Amphastar Pharmaceuticals (AMPH)

Underperform
We aren’t fans of Amphastar Pharmaceuticals. It’s recently struggled to grow its revenue, a worrying sign for investors seeking high-quality stocks. StockStory Analyst Team
Anthony Lee, Lead Equity Analyst
Kayode Omotosho, Equity Analyst

2. Summary

Underperform

Why Amphastar Pharmaceuticals Is Not Exciting

Founded in 1996 and known for its expertise in complex drug formulations, Amphastar Pharmaceuticals (NASDAQ:AMPH) develops and manufactures technically challenging injectable and inhalation medications, including both generic and proprietary pharmaceutical products.

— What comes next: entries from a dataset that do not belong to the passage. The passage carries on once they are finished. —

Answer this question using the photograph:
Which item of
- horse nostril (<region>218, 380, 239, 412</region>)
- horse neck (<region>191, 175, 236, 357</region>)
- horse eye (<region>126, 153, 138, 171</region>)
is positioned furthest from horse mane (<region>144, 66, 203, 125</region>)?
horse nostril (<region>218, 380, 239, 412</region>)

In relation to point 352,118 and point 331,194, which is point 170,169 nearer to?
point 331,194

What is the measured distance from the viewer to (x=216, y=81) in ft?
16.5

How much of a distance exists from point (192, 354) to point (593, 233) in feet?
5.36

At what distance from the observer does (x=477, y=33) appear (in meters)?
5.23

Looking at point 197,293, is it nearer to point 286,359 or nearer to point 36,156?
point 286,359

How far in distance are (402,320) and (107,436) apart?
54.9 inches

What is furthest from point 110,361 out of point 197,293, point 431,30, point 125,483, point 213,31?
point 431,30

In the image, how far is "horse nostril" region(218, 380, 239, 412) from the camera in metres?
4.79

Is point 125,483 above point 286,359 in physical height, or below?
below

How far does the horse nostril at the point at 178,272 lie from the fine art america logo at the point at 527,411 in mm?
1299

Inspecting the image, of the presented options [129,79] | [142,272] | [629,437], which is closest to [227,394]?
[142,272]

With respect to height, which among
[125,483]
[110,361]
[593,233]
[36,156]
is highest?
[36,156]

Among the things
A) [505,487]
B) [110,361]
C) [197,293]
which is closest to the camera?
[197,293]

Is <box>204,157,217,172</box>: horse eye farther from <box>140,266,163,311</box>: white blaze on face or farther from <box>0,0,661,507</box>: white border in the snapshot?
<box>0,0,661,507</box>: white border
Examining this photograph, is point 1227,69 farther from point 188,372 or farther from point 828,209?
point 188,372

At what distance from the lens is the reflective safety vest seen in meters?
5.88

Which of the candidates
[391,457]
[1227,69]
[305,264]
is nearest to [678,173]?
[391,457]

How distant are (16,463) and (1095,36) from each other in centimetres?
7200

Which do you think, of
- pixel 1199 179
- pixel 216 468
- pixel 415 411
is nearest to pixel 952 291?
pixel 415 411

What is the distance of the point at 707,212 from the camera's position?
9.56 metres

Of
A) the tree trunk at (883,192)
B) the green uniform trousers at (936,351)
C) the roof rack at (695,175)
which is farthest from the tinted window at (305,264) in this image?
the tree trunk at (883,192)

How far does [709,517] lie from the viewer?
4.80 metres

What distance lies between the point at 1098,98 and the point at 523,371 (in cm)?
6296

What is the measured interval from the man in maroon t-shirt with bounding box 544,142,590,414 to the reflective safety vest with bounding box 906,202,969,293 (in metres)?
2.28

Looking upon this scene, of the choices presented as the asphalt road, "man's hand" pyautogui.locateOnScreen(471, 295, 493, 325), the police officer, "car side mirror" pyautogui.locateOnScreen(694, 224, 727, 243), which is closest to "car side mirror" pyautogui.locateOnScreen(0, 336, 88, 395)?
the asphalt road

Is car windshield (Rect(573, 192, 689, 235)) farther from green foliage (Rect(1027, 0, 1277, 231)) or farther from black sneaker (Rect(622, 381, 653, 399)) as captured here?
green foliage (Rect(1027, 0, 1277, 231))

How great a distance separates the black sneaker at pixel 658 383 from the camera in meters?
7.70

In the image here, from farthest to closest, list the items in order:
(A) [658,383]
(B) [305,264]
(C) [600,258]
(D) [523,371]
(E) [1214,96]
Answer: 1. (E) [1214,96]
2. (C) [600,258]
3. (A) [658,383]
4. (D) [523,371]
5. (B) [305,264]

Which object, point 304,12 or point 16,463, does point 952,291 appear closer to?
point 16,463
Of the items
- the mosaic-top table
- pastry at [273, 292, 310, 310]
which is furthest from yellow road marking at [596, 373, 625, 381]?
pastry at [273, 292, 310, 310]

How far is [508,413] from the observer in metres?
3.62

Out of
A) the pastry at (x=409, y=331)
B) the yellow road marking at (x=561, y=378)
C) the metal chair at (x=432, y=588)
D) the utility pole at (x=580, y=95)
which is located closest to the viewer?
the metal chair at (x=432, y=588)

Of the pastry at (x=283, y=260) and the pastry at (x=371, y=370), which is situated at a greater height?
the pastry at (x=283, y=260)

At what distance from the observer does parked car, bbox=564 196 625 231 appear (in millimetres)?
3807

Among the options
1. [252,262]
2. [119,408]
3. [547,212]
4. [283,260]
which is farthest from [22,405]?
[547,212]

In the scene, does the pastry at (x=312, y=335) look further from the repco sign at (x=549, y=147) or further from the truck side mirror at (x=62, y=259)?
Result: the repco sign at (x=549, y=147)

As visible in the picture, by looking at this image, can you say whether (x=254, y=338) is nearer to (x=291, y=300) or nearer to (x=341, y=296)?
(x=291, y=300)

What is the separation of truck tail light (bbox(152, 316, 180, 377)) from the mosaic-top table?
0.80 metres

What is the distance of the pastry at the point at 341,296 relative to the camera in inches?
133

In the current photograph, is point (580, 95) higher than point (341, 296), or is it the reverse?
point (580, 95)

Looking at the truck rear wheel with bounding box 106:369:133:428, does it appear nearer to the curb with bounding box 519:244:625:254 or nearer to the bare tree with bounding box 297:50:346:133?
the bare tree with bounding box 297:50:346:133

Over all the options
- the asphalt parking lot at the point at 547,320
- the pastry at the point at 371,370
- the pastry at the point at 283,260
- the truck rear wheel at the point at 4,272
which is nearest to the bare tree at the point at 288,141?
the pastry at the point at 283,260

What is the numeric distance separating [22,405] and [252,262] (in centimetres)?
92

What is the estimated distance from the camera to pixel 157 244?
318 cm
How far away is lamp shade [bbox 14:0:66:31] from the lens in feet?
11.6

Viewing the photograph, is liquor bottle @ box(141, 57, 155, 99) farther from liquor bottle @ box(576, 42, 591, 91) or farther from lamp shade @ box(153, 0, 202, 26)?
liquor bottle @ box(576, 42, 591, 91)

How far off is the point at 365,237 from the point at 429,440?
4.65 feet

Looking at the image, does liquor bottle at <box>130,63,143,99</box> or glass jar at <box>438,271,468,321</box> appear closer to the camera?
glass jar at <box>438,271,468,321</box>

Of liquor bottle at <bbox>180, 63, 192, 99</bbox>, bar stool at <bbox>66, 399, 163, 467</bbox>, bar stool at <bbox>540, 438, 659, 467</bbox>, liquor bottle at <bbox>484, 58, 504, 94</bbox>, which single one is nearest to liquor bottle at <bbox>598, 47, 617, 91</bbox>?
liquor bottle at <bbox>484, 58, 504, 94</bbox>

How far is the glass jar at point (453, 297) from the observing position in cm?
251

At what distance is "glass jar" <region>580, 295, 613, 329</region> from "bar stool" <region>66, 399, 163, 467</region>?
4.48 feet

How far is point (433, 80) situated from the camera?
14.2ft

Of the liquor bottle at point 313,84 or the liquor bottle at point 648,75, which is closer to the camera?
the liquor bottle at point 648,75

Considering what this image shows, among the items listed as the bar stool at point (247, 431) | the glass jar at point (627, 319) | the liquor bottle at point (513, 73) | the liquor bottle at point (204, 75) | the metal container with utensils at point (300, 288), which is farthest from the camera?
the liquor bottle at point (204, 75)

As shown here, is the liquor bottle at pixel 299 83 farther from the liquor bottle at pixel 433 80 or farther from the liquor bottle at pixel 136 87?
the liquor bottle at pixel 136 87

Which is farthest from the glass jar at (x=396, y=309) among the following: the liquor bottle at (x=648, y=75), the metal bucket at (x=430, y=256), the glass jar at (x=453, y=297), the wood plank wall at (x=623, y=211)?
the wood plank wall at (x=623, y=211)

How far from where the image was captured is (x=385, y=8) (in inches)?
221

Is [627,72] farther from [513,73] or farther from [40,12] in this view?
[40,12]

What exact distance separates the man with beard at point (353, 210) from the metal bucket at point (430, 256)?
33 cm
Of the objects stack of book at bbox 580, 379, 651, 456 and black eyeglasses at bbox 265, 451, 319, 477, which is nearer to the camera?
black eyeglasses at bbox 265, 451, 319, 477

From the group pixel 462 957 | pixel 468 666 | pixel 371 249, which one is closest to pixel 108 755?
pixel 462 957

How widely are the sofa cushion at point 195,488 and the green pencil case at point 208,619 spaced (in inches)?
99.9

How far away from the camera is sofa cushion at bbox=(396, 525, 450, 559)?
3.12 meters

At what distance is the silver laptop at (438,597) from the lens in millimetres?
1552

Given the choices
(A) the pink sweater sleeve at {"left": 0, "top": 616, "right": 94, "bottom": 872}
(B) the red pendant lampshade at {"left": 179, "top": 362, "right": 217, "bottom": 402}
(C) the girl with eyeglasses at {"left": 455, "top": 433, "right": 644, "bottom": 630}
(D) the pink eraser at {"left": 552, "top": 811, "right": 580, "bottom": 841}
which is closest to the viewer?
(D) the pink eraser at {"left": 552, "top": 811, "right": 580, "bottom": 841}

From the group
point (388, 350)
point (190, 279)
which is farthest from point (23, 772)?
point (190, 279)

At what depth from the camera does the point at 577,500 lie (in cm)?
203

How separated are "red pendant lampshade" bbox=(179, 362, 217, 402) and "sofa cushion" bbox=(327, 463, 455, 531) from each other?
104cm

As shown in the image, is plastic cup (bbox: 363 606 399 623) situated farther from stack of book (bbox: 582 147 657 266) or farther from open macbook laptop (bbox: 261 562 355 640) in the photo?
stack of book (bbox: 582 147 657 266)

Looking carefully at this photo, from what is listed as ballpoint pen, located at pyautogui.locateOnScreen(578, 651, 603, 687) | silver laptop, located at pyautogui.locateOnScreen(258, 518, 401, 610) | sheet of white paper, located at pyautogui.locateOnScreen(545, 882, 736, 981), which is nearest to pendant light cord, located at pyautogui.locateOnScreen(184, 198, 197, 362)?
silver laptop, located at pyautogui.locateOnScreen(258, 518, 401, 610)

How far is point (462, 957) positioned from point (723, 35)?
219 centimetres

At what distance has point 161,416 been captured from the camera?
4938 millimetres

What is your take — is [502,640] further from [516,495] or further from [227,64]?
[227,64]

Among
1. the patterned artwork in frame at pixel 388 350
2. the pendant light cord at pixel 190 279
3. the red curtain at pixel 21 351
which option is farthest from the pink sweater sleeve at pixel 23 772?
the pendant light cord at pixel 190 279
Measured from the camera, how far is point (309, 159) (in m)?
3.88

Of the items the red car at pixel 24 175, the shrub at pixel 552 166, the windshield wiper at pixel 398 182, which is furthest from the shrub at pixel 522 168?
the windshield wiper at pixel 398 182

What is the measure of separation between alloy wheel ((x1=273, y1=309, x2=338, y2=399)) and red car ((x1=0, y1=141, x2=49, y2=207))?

  • Smaller revenue base of $723.3 million means it hasn’t achieved the economies of scale that some industry juggernauts enjoy
  • A bright spot is that its additional sales over the last five years increased its profitability as the 44.3% annual growth in its earnings per share outpaced its revenue
Amphastar Pharmaceuticals is in the doghouse. We’re redirecting our focus to better businesses.
StockStory Analyst Team

Why There Are Better Opportunities Than Amphastar Pharmaceuticals

Amphastar Pharmaceuticals’s stock price of $27.55 implies a valuation ratio of 7.8x forward P/E. This certainly seems like a cheap stock, but we think there are valid reasons why it trades this way.

It’s better to pay up for high-quality businesses with higher long-term earnings potential rather than to buy lower-quality stocks because they appear cheap. These challenged businesses often don’t re-rate, a phenomenon known as a “value trap”.

3. Amphastar Pharmaceuticals (AMPH) Research Report: Q4 CY2025 Update

Pharmaceutical company Amphastar Pharmaceuticals (NASDAQAMPH) missed Wall Street’s revenue expectations in Q4 CY2025, with sales falling 1.8% year on year to $183.1 million. Its non-GAAP profit of $0.73 per share was 20.5% below analysts’ consensus estimates.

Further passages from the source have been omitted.